_The problem:_
Reproduce each of the following records word for word, keeping every line as it appears.

------ Dataset extract ------

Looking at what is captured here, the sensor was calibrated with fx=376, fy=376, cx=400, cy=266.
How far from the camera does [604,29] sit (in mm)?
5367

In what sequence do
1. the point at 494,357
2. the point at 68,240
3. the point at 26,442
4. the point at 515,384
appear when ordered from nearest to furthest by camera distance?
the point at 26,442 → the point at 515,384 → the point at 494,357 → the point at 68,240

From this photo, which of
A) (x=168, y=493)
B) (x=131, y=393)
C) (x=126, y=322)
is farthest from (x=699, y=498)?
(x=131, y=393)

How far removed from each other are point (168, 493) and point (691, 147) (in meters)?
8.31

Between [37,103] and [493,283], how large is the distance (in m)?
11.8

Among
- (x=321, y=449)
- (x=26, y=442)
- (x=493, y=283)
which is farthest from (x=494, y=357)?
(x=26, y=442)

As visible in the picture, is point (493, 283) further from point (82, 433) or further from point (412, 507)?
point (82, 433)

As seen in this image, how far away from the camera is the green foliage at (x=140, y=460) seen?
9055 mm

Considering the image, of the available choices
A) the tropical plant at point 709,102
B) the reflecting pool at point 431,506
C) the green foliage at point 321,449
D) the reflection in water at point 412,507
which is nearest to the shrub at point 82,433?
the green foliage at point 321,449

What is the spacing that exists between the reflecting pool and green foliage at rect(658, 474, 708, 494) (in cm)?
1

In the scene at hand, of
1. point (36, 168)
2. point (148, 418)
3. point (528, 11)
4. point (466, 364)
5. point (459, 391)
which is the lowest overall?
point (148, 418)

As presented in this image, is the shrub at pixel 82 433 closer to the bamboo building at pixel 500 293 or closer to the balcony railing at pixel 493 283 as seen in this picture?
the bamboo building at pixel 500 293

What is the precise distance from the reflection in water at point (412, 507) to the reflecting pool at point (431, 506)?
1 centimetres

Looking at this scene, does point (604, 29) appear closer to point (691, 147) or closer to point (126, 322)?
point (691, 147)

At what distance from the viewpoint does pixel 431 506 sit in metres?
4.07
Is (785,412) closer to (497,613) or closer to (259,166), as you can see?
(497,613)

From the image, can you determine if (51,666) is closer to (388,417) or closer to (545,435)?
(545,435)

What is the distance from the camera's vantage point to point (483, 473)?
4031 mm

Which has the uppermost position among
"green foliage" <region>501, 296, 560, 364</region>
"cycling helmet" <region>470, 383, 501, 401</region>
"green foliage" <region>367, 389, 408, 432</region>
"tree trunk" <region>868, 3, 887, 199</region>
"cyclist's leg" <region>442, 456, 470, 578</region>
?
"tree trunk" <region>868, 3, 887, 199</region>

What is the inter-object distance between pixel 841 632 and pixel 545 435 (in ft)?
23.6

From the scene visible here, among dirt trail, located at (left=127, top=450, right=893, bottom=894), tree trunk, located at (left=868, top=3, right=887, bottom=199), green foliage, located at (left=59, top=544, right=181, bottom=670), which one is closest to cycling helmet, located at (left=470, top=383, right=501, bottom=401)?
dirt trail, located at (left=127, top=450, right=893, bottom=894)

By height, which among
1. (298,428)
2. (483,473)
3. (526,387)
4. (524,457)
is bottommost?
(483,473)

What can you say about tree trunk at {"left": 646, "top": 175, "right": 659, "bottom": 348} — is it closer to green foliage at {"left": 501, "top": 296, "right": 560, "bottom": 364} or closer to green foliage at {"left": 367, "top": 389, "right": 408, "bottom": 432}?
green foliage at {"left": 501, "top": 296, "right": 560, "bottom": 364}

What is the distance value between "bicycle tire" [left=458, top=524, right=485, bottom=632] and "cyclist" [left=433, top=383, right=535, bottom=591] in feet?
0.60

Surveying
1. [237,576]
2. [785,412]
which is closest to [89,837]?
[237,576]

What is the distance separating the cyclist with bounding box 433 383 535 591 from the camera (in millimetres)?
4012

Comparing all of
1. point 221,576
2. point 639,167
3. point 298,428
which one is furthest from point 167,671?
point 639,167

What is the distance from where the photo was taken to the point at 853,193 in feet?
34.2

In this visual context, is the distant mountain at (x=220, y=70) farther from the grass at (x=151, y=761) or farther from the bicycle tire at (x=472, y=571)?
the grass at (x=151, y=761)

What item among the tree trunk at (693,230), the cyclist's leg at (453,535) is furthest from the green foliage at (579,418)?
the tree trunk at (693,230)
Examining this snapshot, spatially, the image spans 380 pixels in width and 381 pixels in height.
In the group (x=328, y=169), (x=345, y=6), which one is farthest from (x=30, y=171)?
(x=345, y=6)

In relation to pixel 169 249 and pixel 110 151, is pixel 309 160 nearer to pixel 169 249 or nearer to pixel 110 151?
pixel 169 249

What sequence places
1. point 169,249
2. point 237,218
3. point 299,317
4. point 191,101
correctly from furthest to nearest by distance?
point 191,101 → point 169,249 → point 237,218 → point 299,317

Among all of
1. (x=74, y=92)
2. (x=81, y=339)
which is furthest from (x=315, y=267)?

------

_Answer in full:_
Looking at what is captured here, the sensor was calibrated with fx=376, fy=376, cx=400, cy=266.
How far from the camera does [604,29] sit (in mm)?
5367

In what sequence do
1. the point at 494,357
2. the point at 68,240
3. the point at 26,442
4. the point at 515,384
appear when ordered from nearest to furthest by camera distance?
the point at 26,442 → the point at 515,384 → the point at 494,357 → the point at 68,240

From this photo, which of
A) (x=168, y=493)
B) (x=131, y=393)
C) (x=126, y=322)
is farthest from (x=699, y=498)?
(x=131, y=393)

How far removed from each other are point (168, 493) and point (691, 147) (in meters)?
8.31

Between [37,103] and [493,283], how large is the distance (in m)?
11.8

Among
- (x=321, y=449)
- (x=26, y=442)
- (x=493, y=283)
which is farthest from (x=494, y=357)?
(x=26, y=442)

As visible in the picture, is point (493, 283) further from point (82, 433) or further from point (412, 507)?
point (82, 433)

As seen in this image, how far away from the camera is the green foliage at (x=140, y=460) seen?
9055 mm

Considering the image, of the available choices
A) the tropical plant at point 709,102
B) the reflecting pool at point 431,506
C) the green foliage at point 321,449
D) the reflection in water at point 412,507
which is nearest to the shrub at point 82,433?
the green foliage at point 321,449

What is the spacing that exists between the reflecting pool and green foliage at rect(658, 474, 708, 494) (in cm)?
1

In the scene at hand, of
1. point (36, 168)
2. point (148, 418)
3. point (528, 11)
4. point (466, 364)
5. point (459, 391)
which is the lowest overall?
point (148, 418)

As presented in this image, is the shrub at pixel 82 433 closer to the bamboo building at pixel 500 293 or closer to the balcony railing at pixel 493 283 as seen in this picture?
the bamboo building at pixel 500 293

What is the precise distance from the reflection in water at point (412, 507) to the reflecting pool at point (431, 506)?
1 centimetres

Looking at this scene, does point (604, 29) appear closer to point (691, 147) or closer to point (126, 322)?
point (691, 147)

At what distance from the viewpoint does pixel 431 506 sit in metres?
4.07
Is (785,412) closer to (497,613) or closer to (259,166), as you can see?
(497,613)

From the image, can you determine if (51,666) is closer to (388,417) or closer to (545,435)?
(545,435)

What is the distance from the camera's vantage point to point (483, 473)?
4031 mm

Which has the uppermost position among
"green foliage" <region>501, 296, 560, 364</region>
"cycling helmet" <region>470, 383, 501, 401</region>
"green foliage" <region>367, 389, 408, 432</region>
"tree trunk" <region>868, 3, 887, 199</region>
"cyclist's leg" <region>442, 456, 470, 578</region>
?
"tree trunk" <region>868, 3, 887, 199</region>

What is the inter-object distance between pixel 841 632 and pixel 545 435 (in ft)?
23.6

From the scene visible here, among dirt trail, located at (left=127, top=450, right=893, bottom=894), tree trunk, located at (left=868, top=3, right=887, bottom=199), green foliage, located at (left=59, top=544, right=181, bottom=670), which one is closest to cycling helmet, located at (left=470, top=383, right=501, bottom=401)?
dirt trail, located at (left=127, top=450, right=893, bottom=894)

By height, which among
1. (298,428)
2. (483,473)
3. (526,387)
4. (524,457)
is bottommost?
(483,473)

What can you say about tree trunk at {"left": 646, "top": 175, "right": 659, "bottom": 348} — is it closer to green foliage at {"left": 501, "top": 296, "right": 560, "bottom": 364} or closer to green foliage at {"left": 367, "top": 389, "right": 408, "bottom": 432}?
green foliage at {"left": 501, "top": 296, "right": 560, "bottom": 364}

What is the distance value between "bicycle tire" [left=458, top=524, right=485, bottom=632] and "cyclist" [left=433, top=383, right=535, bottom=591] in feet?
0.60

Surveying
1. [237,576]
2. [785,412]
which is closest to [89,837]?
[237,576]

What is the distance separating the cyclist with bounding box 433 383 535 591 from the camera (in millimetres)?
4012

Comparing all of
1. point 221,576
2. point 639,167
3. point 298,428
which one is furthest from point 167,671?
point 639,167

What is the distance from where the photo was taken to the point at 853,193 in feet?
34.2

In this visual context, is the distant mountain at (x=220, y=70) farther from the grass at (x=151, y=761) or farther from the bicycle tire at (x=472, y=571)?
the grass at (x=151, y=761)

What item among the tree trunk at (693,230), the cyclist's leg at (453,535) is furthest from the green foliage at (579,418)?
the tree trunk at (693,230)
Examining this snapshot, spatially, the image spans 380 pixels in width and 381 pixels in height.
In the group (x=328, y=169), (x=345, y=6), which one is farthest from (x=30, y=171)?
(x=345, y=6)

In relation to pixel 169 249 and pixel 110 151, is pixel 309 160 nearer to pixel 169 249 or nearer to pixel 110 151?
pixel 169 249

What sequence places
1. point 169,249
2. point 237,218
3. point 299,317
4. point 191,101
correctly from furthest to nearest by distance?
point 191,101 → point 169,249 → point 237,218 → point 299,317

Among all of
1. (x=74, y=92)
2. (x=81, y=339)
which is furthest from (x=315, y=267)?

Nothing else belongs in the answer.